Tomatis – La caratteristica di base della medicina e della ricerca biomedica è quella di essere insieme, e indissolubilmente, scienza e assistenza. In quanto scienza, come ogni scienza ha come fine quello di espandere le conoscenze, mentre la medicina come assistenza ha quale fine primario il benessere dell individuo, cioò che implica la scelta etica di attribuire un valore assoluto alla persona umana. Tale scelta è un assioma fondamentale della medicina, senza il quale non saremmo in grado di definire i concetti di salute e malattia, che potrebbero sfuggire a una definizione basata puramente su criteri obiettivi. L’interazione fra un batterio o un virus e il nostro sistema immunitario o fra il Dna delle nostre celluce e un composto chimico sono, come la malattia che ne può derivare, eventi biologici che di per sé non sono né bene né male. E’ una nostra scelta quella di considerare la malattia e gli eventi che la precedono un male e di volerli combattere. Il fatto di avere una scelta etica come suo fondamento fa quindi della medicina una scienza atipica e tale essa dovrebbe rimanere, resistendo alla tentazione di seguire una strada che rischia di portare al suo totale asservimento ai valori di mercato. Il perché si fa ricerca dovrebbe contare almeno altrettanto del come la si fa. Non è al progresso delle conoscenze che si deve mettere un freno o un limite, ma al modo di giungere alla conoscenza, il che non impedirà certo che uno scienziato o un ricercatore, partendo da un progetto inizialmente ben definito, abbia e segua intuizioni che lo spingono verso altre direzioni, poi arrivi a conclusioni ben diverse da quelle prevedibili, come ci racconta la storia di molte importanti scoperte. La ricerca scientifica potrebbe avere un orientamento più responsabile se gli scienziati tenessero presente che la capacità di predire le conseguenze del nostro agire, come ammoniva Jonas, è di molto inferiore al sapere tecnico che conferisce potere al nostro agire.

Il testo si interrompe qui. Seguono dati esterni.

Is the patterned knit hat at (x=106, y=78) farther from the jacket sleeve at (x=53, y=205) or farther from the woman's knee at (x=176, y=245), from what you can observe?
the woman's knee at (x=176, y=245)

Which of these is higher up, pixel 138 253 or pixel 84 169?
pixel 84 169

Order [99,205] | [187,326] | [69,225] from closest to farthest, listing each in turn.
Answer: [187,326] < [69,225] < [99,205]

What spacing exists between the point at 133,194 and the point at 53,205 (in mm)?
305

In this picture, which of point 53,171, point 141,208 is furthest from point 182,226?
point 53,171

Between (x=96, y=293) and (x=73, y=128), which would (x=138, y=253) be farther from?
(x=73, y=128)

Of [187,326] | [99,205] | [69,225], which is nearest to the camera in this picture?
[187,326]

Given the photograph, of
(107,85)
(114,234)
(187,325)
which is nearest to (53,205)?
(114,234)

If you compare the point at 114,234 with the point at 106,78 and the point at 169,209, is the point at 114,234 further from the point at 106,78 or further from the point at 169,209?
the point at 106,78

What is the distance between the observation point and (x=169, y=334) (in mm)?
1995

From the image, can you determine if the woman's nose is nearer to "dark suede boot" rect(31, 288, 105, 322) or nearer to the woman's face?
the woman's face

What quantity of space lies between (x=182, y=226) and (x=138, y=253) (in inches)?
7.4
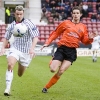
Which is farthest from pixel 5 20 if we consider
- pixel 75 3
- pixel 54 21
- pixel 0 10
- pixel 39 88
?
pixel 39 88

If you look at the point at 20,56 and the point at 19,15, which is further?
the point at 20,56

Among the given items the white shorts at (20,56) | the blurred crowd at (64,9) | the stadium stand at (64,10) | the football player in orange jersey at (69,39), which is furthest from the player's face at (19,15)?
the stadium stand at (64,10)

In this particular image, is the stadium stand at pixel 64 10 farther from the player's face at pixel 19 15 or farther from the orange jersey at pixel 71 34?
the player's face at pixel 19 15

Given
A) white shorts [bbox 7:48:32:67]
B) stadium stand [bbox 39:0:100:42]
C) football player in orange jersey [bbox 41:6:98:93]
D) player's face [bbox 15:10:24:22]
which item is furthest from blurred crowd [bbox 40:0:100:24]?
player's face [bbox 15:10:24:22]

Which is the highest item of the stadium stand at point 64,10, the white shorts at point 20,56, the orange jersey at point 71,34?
the orange jersey at point 71,34

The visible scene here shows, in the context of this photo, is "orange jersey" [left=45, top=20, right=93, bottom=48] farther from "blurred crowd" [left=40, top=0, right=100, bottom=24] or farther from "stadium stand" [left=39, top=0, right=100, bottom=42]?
"stadium stand" [left=39, top=0, right=100, bottom=42]

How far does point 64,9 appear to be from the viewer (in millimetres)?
39656

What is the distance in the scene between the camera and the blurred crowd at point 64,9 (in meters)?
39.3

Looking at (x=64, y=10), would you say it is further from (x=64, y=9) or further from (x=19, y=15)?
(x=19, y=15)

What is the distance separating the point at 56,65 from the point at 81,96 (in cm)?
99

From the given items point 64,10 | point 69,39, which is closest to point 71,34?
point 69,39

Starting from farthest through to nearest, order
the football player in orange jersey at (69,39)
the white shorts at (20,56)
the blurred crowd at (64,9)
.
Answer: the blurred crowd at (64,9) < the football player in orange jersey at (69,39) < the white shorts at (20,56)

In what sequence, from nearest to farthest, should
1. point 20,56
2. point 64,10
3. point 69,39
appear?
point 20,56, point 69,39, point 64,10

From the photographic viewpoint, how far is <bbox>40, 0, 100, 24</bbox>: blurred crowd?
39.3 metres
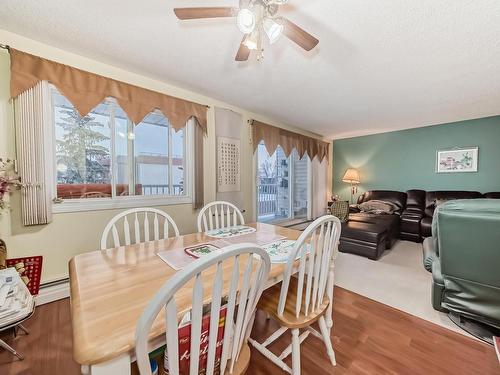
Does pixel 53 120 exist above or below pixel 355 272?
above

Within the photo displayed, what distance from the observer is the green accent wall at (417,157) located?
3742mm

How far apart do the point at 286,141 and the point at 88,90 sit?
9.94ft

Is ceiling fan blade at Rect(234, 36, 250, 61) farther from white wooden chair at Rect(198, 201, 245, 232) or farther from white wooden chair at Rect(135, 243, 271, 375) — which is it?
white wooden chair at Rect(135, 243, 271, 375)

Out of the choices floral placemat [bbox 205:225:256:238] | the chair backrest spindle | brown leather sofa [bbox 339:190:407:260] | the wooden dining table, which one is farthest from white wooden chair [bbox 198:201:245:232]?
brown leather sofa [bbox 339:190:407:260]

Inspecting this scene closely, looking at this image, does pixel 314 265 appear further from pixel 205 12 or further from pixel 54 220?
pixel 54 220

Magris – In un suo articolo, Fabio Pagan ha fatto un gustoso elenco di previsioni sballate di grandi scienziati e tecnici, da Einstein che nel 1932 negava si potesse ottenere energia dall’atomo a lord Kelvin, grande fisico che all inizio del Novecento negava la possibilità di “macchine volanti più pesanti dell aria”, a Olsen, presidente della Digital Equipment, che nel 1977 sosteneva che in tutto il mondo c era un mercato al massimo per cinque computer… In questo senso Il fuoriuscito narra la storia di una resistenza allo scientismo rapace e spietato e a una ricerca opportunista e approda a una scomoda, forse anacronistica fedeltà a un principio morale. Forse al momento perdente, è comunque un resistente, non uno sconfitto.
4 giugno 2009 alle 12:54
Per lavoro arrivarono a una collega lettere carbonizzanti da Renzo Tomatis. Non lo conosceva, allora feci un discorso sul “Laboratorio”. Credo sia servito per mettere le lettere carbonizzanti sotto un’altra luce.